__Source text__.

--------------------------------

Accurate medical term semantic evaluation is critical for patient safety, timely diagnosis, and healthcare interoperability. Existing methods suffer from incomplete knowledge coverage, insufficient interpretability, and unreliable output. To address these limitations, we propose a novel framework, UMEval, for knowledge-augmented and explainable assessments of the semantic similarity and relatedness of medical terms using large language models (LLMs).

Methods

UMEval first performs knowledge retrieval and enrichment based on the Unified Medical Language System (UMLS) and authoritative sources, while adopting a noise-aware selection strategy to quantify and control the uncertainty introduced by candidate definitions and semantic paths. Then, it utilizes LLMs to generate similarity and relatedness scores with natural language explanations, which are verified by a supervisor for factual alignment, and finally produces structured output that includes the score, explanation, supporting references, and supervision logs. By integrating model predictions with verifiable medical knowledge and providing an audit trail, UMEval ensures the interpretability, reliability, and clinical trustworthiness of results.

Results

We conduct extensive experiments on six benchmark datasets against 13 representative baselines. The results indicate that UMEval generally improves over state-of-the-art baselines, including GPT−5.2 and BioLORD, across most settings. Notably, the best-performing configurations reach an agreement with expert ratings of up to 0.88, and the largest observed relative improvement attains up to 21.80

Conclusion

UMEval offers a reliable and explainable solution for medical term semantic evaluation. The enhanced alignment with expert annotations and transparent reasoning highlights its potential for clinical terminology normalization, decision support, and interoperability in health information systems.

--------------------------------

__Information shown__.
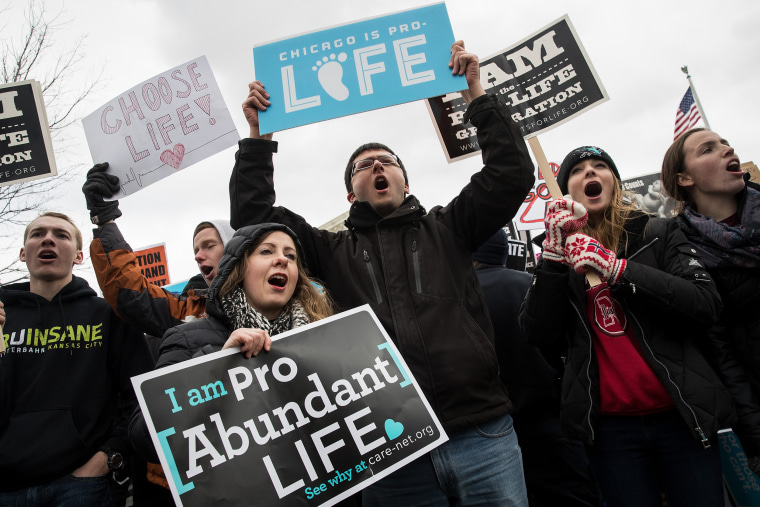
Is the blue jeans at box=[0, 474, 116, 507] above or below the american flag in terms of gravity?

--------------------------------

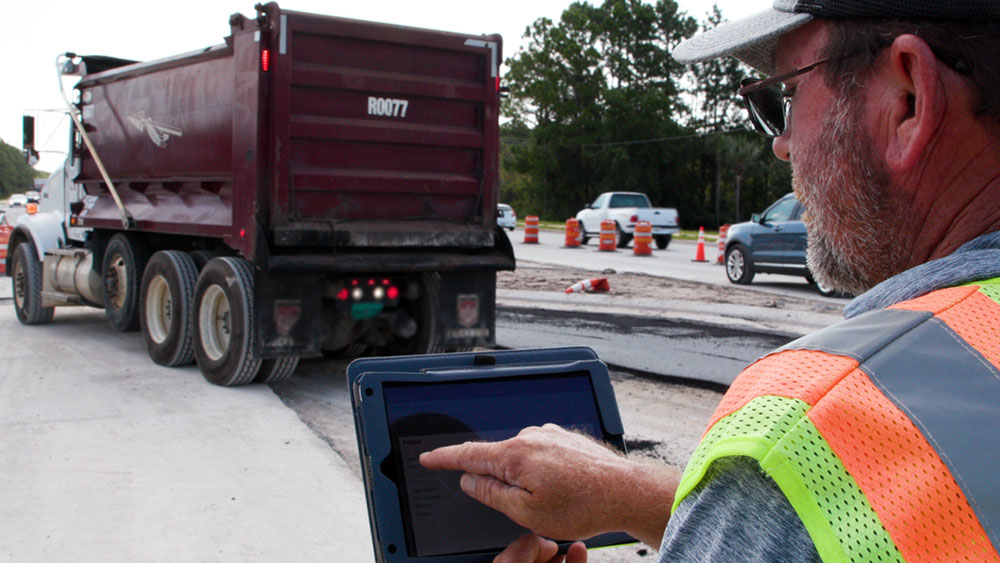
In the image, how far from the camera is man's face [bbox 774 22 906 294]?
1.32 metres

--------------------------------

Please state which knowledge system UMEval uses as the basis for knowledge retrieval and enrichment, according to the abstract on UMEval. The records play no part in this exercise.

The Unified Medical Language System (UMLS), along with authoritative sources.